Monday, April 2, 2012

Changing Plans

Years ago I fell in love with some green Italian marble, really deep green, nice polish. I brought home a box. Only 10 one-foot squares. Only 80 lbs.

My kitchen didn't have enough storage, so we hit the do-it-yourself store, brought home some top cabinets to install across under the dining room window at floor height, a nice oak front which Paul stained to match the rest of the wood. A built-in buffet, if you will, complemented by more high cabinets on each side of the window. A couple spacers, a hole for the vent from the furnace, a slab of plywood across the top, and we were ready for the marble.

And we were ready for the marble. Hey, we were ready....

Need I mention it never got permanently installed? Sure, it got laid out, eventually, and some bits of millwork got laid between tiles to act a substitute for grout, but no adhesive was used, no front put on. When a plant in the window got tipped over, we could easily pick up the tiles, wash them off, and replace. It was kinda beautiful and kinda ugly.

For years.

Part of the issue was nothing quite fit. It was "good-enough" - no it wasn't! - and so it sat.

With the new house in Arizona to clean up and decorate, I started casting about for ideas - read that "excuses" - for taking the marble tiles down there for a project. Ten sq. ft. of marble is not quite the right size for anything. Since Steve and I have been browsing through the tile sections of stores, it didn't escape our attention that mosaic tiles are quite the thing these days. We looked at several ideas for incorporating them into a future floor tile design for the three rooms where we will be replacing filthy carpeting in with tiles. The budget says carpet comes out immediately, tiles in... later sometime.

Suddenly something clicked. I knew where to use the green marble! And, how to make it work.

In the Arizona room, sometimes called the first lanai, sits a gas fireplace. On either side of the chimney, from mantle to ceiling, are wood panels painted a very ugly black. I could get some thin plywood, cut a piece to fit each spot, hit a local tile store for more marble in, say, green with white or white with green, and different sizes, and custom make a decorative piece to install in each spot. It's going to be the green room anyway, getting the green Persian rug, the green futon, etc. Make a couple pieces of tile art to accent it. Cool!

That leaves this house and a serious need for a top to the buffet. (Just like it's been for years, actually.) So tonight I hit Home Depot with an eye to some different kind of project to finish the thing off - finally!

My initial idea was going with neutral one-foot tiles with mosaic pieces as accents and space fillers. Nothing I saw inspired me, not in neutral colors. Needing a front piece for a finishing edge led me to look at those selections of tile offering a match, but they were all for larger tiles. Wouldn't fit. And Yikes! $11.00+ a running foot! There were lovely selections in the custom order section. Lovely prices to match as well. C'mon, guys, the rest of the counters in this house are formica. Let's not get carried away.

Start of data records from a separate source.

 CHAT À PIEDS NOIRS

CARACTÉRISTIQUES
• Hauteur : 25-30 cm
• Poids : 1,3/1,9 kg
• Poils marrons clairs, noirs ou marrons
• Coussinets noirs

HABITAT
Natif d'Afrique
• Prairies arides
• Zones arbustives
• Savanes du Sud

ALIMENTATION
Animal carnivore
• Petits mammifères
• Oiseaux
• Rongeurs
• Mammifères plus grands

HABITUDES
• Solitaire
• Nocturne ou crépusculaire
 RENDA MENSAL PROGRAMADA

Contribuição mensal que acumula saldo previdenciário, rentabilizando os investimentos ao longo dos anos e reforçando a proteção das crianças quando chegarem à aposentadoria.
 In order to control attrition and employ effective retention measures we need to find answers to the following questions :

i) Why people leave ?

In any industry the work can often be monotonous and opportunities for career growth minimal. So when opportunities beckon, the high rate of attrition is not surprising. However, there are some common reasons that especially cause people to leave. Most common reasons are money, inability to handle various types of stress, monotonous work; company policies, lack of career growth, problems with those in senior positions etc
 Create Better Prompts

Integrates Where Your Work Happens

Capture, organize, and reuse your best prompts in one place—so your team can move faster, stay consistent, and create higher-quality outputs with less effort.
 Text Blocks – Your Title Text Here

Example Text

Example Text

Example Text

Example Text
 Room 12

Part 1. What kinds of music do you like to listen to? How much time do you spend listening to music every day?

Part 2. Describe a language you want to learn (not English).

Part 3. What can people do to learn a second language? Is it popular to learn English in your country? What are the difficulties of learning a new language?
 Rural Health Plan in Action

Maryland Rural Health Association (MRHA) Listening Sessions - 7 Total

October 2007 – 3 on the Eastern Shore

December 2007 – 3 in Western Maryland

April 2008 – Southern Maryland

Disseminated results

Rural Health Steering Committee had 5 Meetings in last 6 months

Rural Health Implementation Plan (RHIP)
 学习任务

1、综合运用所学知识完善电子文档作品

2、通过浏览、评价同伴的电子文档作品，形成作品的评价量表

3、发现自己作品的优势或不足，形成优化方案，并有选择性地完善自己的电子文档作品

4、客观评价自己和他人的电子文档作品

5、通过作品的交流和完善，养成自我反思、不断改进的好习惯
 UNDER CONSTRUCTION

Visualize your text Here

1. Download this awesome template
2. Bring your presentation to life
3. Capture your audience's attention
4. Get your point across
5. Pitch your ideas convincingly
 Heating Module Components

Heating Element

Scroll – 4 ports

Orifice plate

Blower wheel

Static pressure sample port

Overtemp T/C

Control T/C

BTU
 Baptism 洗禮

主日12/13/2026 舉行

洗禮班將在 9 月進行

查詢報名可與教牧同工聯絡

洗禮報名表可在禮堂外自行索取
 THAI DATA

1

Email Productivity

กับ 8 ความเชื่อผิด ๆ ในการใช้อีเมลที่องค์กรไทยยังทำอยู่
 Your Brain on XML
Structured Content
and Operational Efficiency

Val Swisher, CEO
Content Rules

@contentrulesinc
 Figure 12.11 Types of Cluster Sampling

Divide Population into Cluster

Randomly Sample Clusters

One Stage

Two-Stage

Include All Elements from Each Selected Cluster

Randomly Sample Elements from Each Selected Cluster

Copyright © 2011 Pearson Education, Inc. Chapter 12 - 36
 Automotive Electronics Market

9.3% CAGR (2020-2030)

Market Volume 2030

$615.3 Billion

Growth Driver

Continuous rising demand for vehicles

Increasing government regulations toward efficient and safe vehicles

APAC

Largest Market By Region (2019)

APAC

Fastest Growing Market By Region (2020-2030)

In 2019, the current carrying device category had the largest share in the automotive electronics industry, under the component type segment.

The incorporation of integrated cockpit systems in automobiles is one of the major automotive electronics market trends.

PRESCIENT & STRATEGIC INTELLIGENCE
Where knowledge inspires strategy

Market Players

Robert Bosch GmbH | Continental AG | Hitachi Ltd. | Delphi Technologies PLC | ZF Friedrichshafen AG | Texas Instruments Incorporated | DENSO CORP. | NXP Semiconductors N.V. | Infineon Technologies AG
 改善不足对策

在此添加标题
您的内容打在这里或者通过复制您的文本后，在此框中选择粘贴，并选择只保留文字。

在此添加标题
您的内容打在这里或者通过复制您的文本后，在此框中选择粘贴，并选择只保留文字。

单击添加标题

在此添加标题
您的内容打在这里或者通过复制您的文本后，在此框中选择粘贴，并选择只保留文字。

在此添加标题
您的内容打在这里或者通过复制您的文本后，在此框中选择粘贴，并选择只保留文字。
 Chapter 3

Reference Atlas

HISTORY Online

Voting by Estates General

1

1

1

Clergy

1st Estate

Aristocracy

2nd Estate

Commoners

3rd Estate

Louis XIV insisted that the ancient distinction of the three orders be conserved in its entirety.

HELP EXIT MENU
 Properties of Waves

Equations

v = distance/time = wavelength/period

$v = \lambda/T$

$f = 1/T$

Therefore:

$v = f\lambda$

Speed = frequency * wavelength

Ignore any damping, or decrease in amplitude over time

I left to go look at the millwork to see about a wood front edge, but they were unfinished, and nothing really fit the bill as I envisioned it. And when I get that mental image all thought out in my head, it's pretty hard to budge me. On the aisle next to the ceramic tiles was the laminates, and I rode my shopping cart on a stroll through there just to see what we didn't pick for the house. Under the flooring they had pieces of all kinds of milled and finished thresholds. Hmmm.... Eureka! I found the perfect one, some kind of a reducer for carpeted areas bordering laminated ones. Sitting vertically rather than horizontally, it would be perfect for the buffet front edge, and they had some in what my eye said would be a perfect match for our oddball fruitwood wood stain, and in oak, to boot.

Heartened, I went back to the tile aisle. This time what caught my eye was a set of little glass mosaic squares labeled iridescent. Huh? Really? White/green, intriguing but no. Brown/copper, better. Green/copper! Wow! This was it! The tiny squares should solve all the it-doesn't-fit-right issues, and the colors would be perfect blending in with the green walls and fruitwood stain cabinets. But I needed to find a ceramic to go with them so I had an excuse to use them.

And I did. But it was a surprise. What I thought at first I liked, I also found in 6" squares. I liked those even better. Instead of having the mosaic being the background, it just became the main field with the 6" tiles interspersed in a random pattern as an accent. There was a half box of the ceramic bundled together, and I couldn't use a full forty of them anyway, not in this small a project.

With a little help from a friendly clerk, I got the right kind of adhesive for glass tiles, and picked out a grout color as well. Unfortunately, the grout I liked only comes in large bags there, so she suggested I shop around and see if I can locate a smaller quantity somewhere. It needs to be somewhat light and bring out the copper in the glass as well as that color in the ceramic.

Toting it all home and laying it out, I still love the idea and the colors. Now to get Paul to do that last bit of work on the cabinets....

I'll give him two weeks. That way I'll have the taxes done - or else! - and can devote a weekend to this job.